The lie emanates from the fact that, in many respects, the judicial branch of our government wasn't construed at first as being a co-equal branch of government at all. Indeed, Alexander Hamilton spends a fair amount of ink in Federalist Paper 81 assuring opponents of the yet-to-be-ratified constitution that the Supreme Court proposed in it would possess limited in power. He asserts that its original jurisdiction would be circumscribed, as I described above. In addition, Hamilton even goes so far as to say "there is not a syllable in the plan under consideration which DIRECTLY empowers the national courts to construe the laws according to the spirit of the Constitution."  This latter claim may come as a shock to modern ears, as it should.

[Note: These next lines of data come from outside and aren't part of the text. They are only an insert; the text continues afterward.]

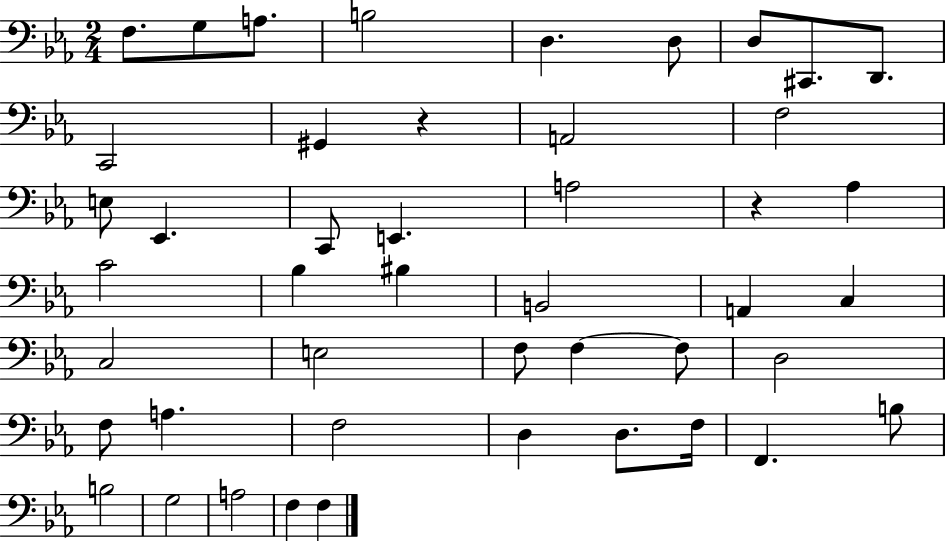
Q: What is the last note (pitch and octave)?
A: F3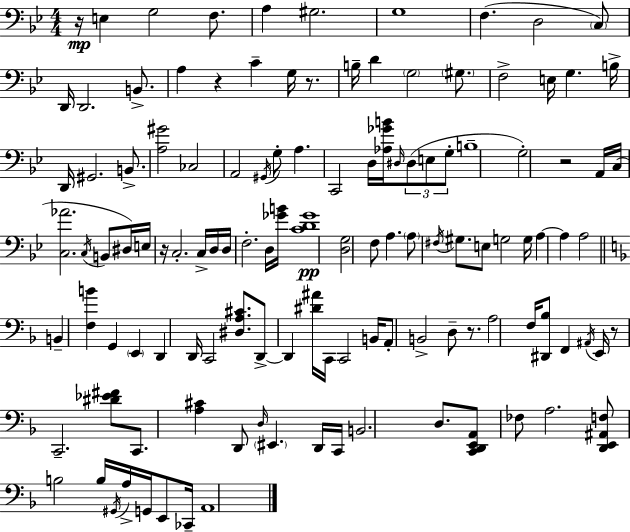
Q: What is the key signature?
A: BES major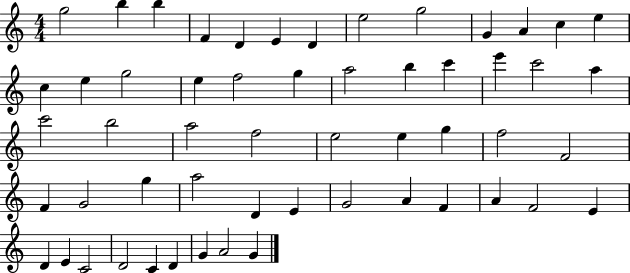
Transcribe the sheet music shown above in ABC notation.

X:1
T:Untitled
M:4/4
L:1/4
K:C
g2 b b F D E D e2 g2 G A c e c e g2 e f2 g a2 b c' e' c'2 a c'2 b2 a2 f2 e2 e g f2 F2 F G2 g a2 D E G2 A F A F2 E D E C2 D2 C D G A2 G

We tend to forget that Hamilton was making his case for the Supreme Court in response to anti-federalists who didn't want to see the creation of a separate judicial branch of government at all. They felt, as many others did at the time, that the legislature was the primary branch of government since it was most representative of the will of the people. (That's why it's positioned front and center as Article I in the constitution.) They did not want its power usurped by a bench of unelected judges, and they were fearful that these judges would overturn congressional acts at their discretion. Across the pond, Britain seemed to function just fine with a high court residing in the House of Lords, part of their legislature. Hamilton's task was to assuage opponents concerns about the proposed Supreme Court.

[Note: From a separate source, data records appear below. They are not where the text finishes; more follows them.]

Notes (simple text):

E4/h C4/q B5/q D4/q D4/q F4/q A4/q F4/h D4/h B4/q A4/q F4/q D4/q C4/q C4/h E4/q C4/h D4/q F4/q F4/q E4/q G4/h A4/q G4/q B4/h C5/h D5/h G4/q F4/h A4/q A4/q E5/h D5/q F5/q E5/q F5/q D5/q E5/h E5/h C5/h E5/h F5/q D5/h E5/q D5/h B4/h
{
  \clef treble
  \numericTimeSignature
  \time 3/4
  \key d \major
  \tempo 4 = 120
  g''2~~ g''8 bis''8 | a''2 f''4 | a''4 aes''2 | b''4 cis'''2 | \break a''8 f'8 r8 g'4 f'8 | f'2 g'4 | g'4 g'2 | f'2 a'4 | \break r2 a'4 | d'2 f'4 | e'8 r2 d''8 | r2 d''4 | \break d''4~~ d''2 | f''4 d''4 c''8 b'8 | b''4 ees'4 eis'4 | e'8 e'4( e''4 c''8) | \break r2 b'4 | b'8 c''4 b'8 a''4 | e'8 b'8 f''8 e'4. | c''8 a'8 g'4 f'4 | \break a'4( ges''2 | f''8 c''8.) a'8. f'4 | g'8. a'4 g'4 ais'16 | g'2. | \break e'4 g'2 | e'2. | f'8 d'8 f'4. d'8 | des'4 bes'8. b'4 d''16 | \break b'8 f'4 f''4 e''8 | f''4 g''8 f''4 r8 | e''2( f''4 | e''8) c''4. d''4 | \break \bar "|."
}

Needless to say, a lot has changed since Hamilton penned Federalist 81. As far as the Supreme Court goes, it only took a handful of years and Chief Justice John Marshall's opinion in the bedrock case of Marbury v. Madison to establish the doctrine of judicial review and so elevate the court toward the co-equal status it enjoys today. Sadly, in the intervening years, the primacy of the legislative branch - the central feature of government as imagined by the framers - has suffered depredations by the self-aggrandizing imperial presidency that we are stuck with today.

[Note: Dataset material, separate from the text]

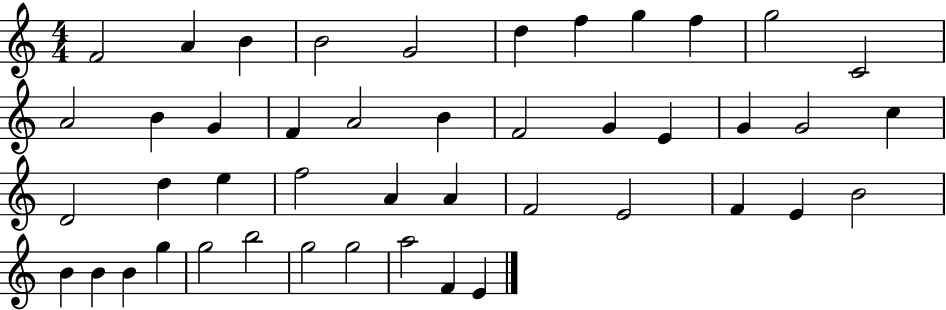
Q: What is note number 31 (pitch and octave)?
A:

So, even though its currency has risen over the past couple of centuries, the Supreme Court is pretty much saddled with the restrictions of its original jurisdiction. This means that enforcement of congressional subpoenas directed at the administration will have to wind their way through an appeals process that begins in the federal courts. It's possible that these cases will be expedited, but in all likelihood, thanks to the reluctance on the part of the framers to position the judiciary to resolve disputes between Congress and the president, it looks like Donald Trump will be able to run out the clock on matters of accountability that are critical to our democratic form of government. So it goes.